>> start DATASET RECORDS

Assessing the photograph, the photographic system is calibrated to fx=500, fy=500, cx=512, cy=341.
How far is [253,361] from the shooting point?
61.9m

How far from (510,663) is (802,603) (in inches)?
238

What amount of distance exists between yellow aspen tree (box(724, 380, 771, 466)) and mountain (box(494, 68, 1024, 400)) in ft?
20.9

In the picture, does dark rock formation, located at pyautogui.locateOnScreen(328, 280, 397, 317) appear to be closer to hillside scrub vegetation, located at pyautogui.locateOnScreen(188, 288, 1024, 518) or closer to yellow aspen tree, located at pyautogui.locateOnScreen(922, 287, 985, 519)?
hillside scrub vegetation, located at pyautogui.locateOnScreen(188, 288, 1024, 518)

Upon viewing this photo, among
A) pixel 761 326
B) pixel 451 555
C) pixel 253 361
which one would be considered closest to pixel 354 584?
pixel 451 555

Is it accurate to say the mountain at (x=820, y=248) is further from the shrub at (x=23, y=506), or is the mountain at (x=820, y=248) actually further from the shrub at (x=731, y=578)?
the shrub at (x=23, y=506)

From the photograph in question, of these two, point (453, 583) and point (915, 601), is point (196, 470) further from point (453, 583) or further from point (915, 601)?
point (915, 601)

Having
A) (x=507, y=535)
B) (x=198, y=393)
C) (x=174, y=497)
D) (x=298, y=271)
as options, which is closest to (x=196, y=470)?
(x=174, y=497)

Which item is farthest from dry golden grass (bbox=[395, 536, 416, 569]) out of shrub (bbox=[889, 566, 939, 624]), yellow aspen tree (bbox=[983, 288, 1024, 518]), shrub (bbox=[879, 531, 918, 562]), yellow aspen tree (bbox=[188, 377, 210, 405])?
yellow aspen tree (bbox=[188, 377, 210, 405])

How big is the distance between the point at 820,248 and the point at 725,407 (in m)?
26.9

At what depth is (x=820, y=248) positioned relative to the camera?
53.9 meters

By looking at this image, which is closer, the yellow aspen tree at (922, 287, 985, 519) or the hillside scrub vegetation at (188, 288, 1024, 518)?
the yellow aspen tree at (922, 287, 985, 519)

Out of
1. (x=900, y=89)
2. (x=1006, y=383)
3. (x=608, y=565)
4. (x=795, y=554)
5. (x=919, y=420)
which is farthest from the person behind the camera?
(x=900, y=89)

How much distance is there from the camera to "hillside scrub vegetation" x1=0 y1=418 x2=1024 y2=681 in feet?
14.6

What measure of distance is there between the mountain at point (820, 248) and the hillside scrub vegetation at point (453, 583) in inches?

>> end DATASET RECORDS
>> start DATASET RECORDS

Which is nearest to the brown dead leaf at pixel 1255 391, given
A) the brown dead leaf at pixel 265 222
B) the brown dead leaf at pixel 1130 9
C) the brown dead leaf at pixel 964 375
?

>> end DATASET RECORDS

PROBLEM TO WORK ON - Format the lines from the one containing "How much distance" up to and including the one containing "What measure of" as a JSON list of strings, one string per line, leaving out blank lines.

EXERCISE SOLUTION -
[
  "How much distance is there from the camera to \"hillside scrub vegetation\" x1=0 y1=418 x2=1024 y2=681 in feet?",
  "14.6",
  "What measure of distance is there between the mountain at point (820, 248) and the hillside scrub vegetation at point (453, 583) in inches?"
]